The other day I counted the number of passwords I use for various things on my computer at work. There are 26. They are all on different cycles. Some I am required to change monthly. Some quarterly, some never change. Some have a requirement to have a mix of capital letters and lower case, or numbers and letters, or both. They cover a variety of systems. There are three different purchasing systems (depending whether it is invoice based, credit card based, or a contractor). There is the HR system where I enter my annual leave, and the two different performance management systems. There is another system where I create contracts if I need to hire a new person. I’ve got another password for the spreadsheet each time I do the annual remuneration review for my team.
Unsurprisingly, I have a spreadsheet (password protected, of course) where I keep them all. I first created that spreadsheet after nearly shouting at a helpdesk person.

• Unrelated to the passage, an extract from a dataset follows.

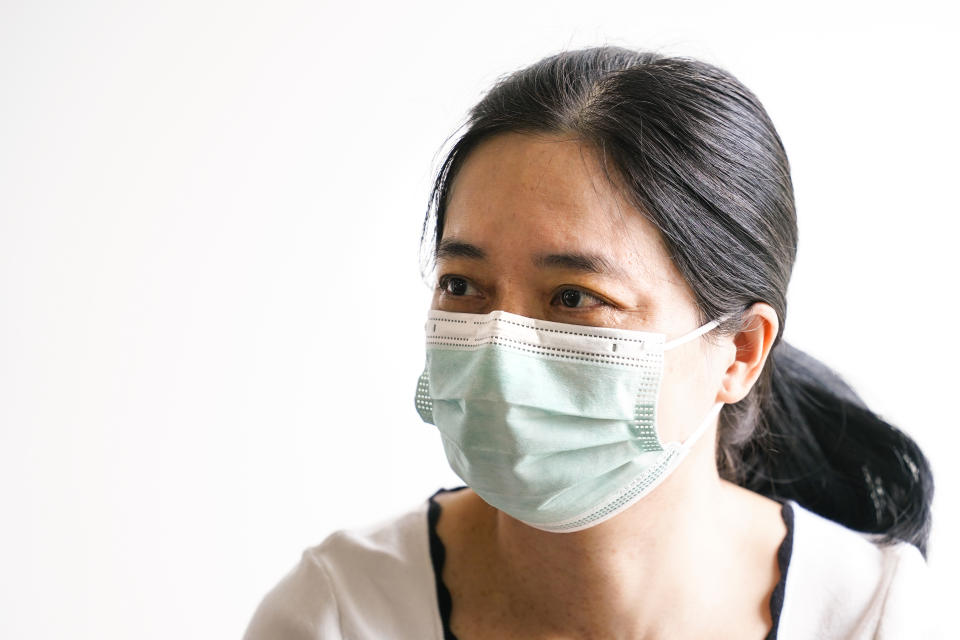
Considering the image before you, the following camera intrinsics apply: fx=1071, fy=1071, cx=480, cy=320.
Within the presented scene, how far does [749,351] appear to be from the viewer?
184cm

After politely resetting my password (probably the third time I’d had to do that that month), he said, “have you thought of choosing a password that is easy to remember?”
I imagine that each time a new system was created, some very cautious IT or security person thought hard about the best way to keep that system secure. They had possibly been burnt by someone in the past giving away access. So they make sure the password has to change monthly, and that it can’t be too obvious.
But the end result is anything but secure. My brain cannot possibly hold all that information. I have to store it somewhere. And while I am at least cautious enough to have a password protected spreadsheet, the end result is that I have one password, which I never change, to give me access to the whole system.
Security is often like this. When putting it together, you have to understand real people’s behaviour. If you make it too difficult, then it will be breached, not by the enemy (whoever they are) but by the people you are trying to keep secure, who can’t cope with it.